*** Material for this task

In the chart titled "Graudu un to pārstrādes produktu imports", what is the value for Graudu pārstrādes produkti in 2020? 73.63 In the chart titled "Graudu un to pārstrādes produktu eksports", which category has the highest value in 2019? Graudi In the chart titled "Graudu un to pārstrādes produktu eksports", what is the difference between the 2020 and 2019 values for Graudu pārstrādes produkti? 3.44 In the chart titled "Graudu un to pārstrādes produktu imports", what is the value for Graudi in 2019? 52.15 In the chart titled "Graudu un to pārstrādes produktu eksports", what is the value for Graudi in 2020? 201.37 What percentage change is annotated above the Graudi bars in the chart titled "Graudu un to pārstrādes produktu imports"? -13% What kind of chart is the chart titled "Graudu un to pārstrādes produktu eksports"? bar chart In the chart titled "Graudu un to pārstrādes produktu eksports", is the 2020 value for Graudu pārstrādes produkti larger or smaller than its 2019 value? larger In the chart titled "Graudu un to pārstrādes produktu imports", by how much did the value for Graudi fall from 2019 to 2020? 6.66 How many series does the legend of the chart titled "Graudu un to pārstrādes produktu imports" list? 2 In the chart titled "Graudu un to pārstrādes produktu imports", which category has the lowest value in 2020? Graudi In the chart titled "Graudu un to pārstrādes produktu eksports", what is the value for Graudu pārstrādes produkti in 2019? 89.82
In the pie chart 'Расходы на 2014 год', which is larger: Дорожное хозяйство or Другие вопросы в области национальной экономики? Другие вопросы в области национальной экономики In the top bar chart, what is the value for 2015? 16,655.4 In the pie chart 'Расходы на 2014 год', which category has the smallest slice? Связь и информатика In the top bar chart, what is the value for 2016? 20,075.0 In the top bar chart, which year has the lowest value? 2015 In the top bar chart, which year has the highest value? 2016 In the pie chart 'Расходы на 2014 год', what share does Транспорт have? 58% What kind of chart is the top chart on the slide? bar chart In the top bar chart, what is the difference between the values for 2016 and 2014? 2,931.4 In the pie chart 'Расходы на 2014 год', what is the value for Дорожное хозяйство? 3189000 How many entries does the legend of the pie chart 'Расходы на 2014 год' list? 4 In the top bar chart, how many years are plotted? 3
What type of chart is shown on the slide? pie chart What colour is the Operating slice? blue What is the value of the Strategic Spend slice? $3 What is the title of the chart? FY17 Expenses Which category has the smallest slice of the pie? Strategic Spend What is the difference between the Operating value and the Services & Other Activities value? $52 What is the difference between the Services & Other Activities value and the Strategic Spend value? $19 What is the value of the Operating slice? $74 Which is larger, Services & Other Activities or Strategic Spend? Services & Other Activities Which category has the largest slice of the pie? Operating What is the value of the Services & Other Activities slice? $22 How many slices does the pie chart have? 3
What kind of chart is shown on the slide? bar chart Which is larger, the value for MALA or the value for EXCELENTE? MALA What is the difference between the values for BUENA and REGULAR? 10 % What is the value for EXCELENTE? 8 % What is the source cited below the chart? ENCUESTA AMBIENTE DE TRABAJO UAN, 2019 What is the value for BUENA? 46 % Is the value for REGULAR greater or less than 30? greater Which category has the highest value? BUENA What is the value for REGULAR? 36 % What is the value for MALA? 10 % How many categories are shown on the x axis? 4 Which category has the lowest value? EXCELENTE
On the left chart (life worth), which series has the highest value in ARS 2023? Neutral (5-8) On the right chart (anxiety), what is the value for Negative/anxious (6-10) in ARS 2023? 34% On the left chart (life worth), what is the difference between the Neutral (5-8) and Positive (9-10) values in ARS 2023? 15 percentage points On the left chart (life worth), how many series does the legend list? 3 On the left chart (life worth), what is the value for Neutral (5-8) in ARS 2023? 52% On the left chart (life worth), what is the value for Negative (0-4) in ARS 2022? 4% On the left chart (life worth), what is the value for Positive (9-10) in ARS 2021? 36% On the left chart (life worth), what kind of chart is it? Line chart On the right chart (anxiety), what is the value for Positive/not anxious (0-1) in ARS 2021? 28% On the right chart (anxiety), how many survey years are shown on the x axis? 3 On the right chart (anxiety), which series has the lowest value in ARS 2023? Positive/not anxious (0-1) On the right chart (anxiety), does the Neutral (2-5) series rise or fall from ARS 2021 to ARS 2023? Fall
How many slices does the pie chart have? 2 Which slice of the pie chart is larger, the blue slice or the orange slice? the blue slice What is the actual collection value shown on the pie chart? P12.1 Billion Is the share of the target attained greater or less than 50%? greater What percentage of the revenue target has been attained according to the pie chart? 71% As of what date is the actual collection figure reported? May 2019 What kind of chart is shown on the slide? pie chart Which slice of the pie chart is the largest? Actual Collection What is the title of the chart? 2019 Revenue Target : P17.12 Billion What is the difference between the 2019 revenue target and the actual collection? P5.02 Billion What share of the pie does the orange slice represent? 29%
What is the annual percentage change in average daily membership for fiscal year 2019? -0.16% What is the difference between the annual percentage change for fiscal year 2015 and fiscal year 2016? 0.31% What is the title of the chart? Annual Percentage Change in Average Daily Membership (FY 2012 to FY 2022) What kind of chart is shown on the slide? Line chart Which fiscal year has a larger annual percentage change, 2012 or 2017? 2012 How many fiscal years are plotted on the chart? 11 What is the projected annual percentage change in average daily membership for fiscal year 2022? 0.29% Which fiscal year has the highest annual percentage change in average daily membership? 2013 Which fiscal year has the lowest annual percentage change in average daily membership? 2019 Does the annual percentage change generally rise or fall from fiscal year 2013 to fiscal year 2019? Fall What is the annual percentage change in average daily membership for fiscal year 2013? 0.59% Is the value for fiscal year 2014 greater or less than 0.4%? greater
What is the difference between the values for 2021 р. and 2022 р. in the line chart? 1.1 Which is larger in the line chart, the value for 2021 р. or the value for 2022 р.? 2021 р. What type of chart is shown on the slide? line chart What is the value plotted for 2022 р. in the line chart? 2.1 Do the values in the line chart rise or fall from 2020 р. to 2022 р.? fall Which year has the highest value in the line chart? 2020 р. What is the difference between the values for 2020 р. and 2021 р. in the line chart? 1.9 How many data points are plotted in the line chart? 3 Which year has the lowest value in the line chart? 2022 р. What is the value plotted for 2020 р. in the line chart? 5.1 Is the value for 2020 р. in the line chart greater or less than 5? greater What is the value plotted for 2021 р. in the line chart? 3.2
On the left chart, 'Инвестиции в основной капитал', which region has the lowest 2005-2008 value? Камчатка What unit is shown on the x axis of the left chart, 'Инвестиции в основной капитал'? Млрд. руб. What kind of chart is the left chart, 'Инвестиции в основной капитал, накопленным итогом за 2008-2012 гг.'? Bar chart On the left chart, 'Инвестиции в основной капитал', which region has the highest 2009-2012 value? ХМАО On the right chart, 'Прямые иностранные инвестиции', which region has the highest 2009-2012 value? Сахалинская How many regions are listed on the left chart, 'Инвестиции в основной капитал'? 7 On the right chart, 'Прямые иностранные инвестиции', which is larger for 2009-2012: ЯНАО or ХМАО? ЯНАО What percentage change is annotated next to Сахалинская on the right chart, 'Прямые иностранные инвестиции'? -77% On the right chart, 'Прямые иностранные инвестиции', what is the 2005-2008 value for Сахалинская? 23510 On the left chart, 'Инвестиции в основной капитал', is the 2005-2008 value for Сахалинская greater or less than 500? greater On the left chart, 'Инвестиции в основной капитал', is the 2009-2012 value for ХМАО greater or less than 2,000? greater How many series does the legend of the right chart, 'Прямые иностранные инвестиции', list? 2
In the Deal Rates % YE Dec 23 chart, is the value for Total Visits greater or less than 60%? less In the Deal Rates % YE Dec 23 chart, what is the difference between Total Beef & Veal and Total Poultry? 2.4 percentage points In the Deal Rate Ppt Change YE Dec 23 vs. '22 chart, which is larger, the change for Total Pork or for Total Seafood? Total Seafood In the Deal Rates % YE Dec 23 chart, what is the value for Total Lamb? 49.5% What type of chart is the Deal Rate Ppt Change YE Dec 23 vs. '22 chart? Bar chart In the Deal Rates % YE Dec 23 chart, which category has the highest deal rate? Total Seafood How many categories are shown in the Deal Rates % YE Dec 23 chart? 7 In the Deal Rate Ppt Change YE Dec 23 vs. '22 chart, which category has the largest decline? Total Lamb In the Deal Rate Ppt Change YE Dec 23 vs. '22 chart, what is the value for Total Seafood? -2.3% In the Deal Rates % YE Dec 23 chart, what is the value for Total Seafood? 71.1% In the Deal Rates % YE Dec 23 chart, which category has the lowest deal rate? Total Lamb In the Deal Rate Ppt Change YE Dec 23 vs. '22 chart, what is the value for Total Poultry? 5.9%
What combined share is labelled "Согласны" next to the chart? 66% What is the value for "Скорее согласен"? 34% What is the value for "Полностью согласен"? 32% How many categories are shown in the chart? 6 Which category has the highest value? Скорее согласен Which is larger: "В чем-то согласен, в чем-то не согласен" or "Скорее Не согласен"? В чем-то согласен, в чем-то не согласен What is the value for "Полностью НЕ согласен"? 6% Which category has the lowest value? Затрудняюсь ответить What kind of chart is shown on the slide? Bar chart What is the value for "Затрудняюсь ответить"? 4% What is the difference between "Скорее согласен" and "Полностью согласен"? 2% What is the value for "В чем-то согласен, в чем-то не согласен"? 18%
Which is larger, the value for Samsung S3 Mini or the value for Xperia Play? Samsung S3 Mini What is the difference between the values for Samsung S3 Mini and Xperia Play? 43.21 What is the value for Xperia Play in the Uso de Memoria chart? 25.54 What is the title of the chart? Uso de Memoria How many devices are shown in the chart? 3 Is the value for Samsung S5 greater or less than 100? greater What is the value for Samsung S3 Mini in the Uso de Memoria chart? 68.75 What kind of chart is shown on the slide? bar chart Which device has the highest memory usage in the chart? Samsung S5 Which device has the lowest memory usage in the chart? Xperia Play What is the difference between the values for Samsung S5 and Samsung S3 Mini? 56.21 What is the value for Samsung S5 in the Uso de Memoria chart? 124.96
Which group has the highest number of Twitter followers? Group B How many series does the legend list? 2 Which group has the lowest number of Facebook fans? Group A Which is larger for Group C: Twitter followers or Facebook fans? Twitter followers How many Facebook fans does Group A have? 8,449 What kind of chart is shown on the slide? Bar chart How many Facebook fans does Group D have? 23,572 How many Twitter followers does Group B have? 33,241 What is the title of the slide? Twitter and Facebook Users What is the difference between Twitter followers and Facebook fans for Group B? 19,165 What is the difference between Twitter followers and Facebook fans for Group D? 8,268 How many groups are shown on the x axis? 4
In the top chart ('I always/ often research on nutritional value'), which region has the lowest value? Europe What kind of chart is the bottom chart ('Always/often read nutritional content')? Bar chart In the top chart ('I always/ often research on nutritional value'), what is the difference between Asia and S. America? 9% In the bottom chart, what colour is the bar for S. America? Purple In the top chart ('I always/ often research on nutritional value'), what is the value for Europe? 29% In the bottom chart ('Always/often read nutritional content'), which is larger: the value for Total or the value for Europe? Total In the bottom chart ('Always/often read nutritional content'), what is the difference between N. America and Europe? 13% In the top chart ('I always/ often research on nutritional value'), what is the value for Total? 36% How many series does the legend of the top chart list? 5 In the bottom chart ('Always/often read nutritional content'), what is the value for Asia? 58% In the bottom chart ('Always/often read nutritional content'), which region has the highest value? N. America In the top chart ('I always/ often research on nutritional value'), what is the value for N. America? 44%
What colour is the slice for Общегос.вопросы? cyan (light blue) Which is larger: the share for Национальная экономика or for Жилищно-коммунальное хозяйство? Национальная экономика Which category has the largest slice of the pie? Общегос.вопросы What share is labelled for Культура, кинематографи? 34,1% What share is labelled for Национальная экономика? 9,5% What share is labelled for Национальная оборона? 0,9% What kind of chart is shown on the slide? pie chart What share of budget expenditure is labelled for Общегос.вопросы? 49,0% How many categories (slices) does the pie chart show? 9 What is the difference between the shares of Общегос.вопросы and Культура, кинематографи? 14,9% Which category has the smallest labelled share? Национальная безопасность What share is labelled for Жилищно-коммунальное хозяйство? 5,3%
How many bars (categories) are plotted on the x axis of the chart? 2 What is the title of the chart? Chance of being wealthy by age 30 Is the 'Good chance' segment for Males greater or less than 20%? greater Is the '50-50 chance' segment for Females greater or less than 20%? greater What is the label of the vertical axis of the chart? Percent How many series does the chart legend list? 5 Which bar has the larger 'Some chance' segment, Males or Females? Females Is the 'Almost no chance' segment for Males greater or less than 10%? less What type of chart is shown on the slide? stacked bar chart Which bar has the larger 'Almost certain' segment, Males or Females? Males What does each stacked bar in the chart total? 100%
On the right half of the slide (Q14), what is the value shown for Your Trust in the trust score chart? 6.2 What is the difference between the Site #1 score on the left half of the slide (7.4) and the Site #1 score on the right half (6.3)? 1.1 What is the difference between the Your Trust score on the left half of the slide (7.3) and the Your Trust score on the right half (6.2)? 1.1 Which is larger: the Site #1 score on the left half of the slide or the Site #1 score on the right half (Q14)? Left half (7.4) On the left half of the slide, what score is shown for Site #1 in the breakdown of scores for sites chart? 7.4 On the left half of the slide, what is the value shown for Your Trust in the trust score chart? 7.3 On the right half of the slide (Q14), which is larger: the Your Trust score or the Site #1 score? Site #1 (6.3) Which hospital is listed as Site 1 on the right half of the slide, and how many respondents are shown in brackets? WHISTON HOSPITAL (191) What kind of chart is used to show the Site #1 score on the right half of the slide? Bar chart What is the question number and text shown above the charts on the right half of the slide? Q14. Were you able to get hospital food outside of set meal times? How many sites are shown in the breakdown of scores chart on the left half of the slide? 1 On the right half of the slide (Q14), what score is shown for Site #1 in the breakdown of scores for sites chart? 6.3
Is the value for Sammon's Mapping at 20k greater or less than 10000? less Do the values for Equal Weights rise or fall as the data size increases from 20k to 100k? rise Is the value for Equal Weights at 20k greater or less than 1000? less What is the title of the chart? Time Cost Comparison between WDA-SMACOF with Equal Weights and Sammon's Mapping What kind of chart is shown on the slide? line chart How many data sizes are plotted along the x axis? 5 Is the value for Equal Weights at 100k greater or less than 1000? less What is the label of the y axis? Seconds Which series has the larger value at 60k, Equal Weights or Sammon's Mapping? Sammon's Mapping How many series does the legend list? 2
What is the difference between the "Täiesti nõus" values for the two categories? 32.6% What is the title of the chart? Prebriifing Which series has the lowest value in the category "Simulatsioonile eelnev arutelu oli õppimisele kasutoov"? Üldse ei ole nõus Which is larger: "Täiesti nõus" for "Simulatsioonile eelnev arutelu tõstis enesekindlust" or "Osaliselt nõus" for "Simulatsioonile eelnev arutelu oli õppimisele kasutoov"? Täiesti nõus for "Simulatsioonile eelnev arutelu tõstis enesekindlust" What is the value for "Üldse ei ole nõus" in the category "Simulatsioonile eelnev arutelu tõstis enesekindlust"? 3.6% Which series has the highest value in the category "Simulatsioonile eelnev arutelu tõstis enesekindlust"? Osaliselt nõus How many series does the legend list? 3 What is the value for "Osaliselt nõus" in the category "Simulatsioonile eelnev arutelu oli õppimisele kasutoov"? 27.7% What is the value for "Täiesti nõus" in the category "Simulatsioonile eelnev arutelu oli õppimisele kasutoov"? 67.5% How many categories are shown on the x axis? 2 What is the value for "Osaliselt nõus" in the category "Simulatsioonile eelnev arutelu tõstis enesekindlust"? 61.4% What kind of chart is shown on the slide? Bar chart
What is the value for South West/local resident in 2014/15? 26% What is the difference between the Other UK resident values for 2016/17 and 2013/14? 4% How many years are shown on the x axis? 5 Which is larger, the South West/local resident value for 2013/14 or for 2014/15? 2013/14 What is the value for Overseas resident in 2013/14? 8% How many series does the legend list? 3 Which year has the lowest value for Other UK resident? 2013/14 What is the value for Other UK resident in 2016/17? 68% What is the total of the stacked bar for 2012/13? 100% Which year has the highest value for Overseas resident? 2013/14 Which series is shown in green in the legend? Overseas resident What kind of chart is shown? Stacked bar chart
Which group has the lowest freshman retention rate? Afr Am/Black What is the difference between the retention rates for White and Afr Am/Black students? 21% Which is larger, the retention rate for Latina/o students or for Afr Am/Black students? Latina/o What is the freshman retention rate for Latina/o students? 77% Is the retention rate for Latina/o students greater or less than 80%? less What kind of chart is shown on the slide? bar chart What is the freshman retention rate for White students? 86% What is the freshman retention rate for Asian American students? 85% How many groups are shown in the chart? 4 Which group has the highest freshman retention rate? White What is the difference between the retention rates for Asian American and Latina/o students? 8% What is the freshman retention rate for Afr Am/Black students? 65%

******

● **What to produce**:
Copy out every row above that contains the word "Users".

● **Exercise output**:
Which group has the highest number of Twitter followers? Group B How many series does the legend list? 2 Which group has the lowest number of Facebook fans? Group A Which is larger for Group C: Twitter followers or Facebook fans? Twitter followers How many Facebook fans does Group A have? 8,449 What kind of chart is shown on the slide? Bar chart How many Facebook fans does Group D have? 23,572 How many Twitter followers does Group B have? 33,241 What is the title of the slide? Twitter and Facebook Users What is the difference between Twitter followers and Facebook fans for Group B? 19,165 What is the difference between Twitter followers and Facebook fans for Group D? 8,268 How many groups are shown on the x axis? 4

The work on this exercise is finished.